A Trojan Horse for Bitcoin and Freedom?
It’s one thing to censor the internet. The regime can make mention of Tiananmen Square forbidden, and people by and large won’t risk their livelihoods to learn about what happened on June 4, 1989, and gossip to their friends about taboo topics. But it’s another thing entirely to keep people away from a well-performing financial asset with no barrier for entry. Governments can keep people off the internet, but it will be a lot harder to keep people off Bitcoin.
In “The Matrix,” the protagonist Neo is given a choice by Morpheus to take the blue pill and stay in his known world of comfort and safety, or take the red pill and risk going down the rabbit hole. The digital yuan is the blue pill. And there are many people who are fine with the blue pill — perhaps even a large majority — who are happy to comply with the rules and who don’t want to risk their comfortable, convenient situation by doing anything that could put their status quo in jeopardy.
But there are also plenty of Neos in the world, and there will be many people who want to take Bitcoin’s red pill, especially when it’s uncensorable, hard to track, and increasing in price year-by-year against a digital yuan whose value may struggle.

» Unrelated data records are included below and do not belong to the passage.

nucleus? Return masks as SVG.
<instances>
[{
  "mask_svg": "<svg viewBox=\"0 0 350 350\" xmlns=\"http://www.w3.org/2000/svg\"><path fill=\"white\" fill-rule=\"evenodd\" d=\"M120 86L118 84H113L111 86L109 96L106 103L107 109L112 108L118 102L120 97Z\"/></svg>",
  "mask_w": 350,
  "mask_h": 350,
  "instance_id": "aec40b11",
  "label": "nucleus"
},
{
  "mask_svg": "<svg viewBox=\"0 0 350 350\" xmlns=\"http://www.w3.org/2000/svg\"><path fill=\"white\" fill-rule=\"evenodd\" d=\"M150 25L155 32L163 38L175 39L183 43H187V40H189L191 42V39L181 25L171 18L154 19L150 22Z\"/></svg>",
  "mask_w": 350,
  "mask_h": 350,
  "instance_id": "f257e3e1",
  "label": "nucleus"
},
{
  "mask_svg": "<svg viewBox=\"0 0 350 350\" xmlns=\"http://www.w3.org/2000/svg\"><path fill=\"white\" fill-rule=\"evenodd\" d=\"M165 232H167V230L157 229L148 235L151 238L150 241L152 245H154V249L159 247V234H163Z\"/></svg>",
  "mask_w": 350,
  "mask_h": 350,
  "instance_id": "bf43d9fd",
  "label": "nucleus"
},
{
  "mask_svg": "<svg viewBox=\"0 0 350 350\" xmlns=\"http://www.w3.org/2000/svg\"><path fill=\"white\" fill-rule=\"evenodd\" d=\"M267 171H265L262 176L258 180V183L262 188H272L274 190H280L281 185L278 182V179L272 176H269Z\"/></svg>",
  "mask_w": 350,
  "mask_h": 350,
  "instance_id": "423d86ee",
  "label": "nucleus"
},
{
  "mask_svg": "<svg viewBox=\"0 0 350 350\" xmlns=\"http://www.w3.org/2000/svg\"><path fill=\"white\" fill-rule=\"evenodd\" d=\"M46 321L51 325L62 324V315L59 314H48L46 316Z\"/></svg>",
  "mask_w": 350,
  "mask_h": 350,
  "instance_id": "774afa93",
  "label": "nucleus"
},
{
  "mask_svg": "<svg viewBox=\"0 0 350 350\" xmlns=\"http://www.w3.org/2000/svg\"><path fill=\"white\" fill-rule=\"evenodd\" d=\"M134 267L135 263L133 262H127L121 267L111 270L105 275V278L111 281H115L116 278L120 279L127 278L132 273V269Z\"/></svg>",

The Communist Party wants to ride the “blockchain” hype cycle and create a new currency of unprecedented surveillance and control. And they may succeed, at least in the short term. We should have no doubts about their intentions or capabilities, and if we care about human rights and freedom, we should not cheer them on. The only silver lining is that ultimately, the digital yuan may end up being one big Trojan Horse for Bitcoin, where Satoshi Nakamoto — not Xi Jinping — gets the last laugh.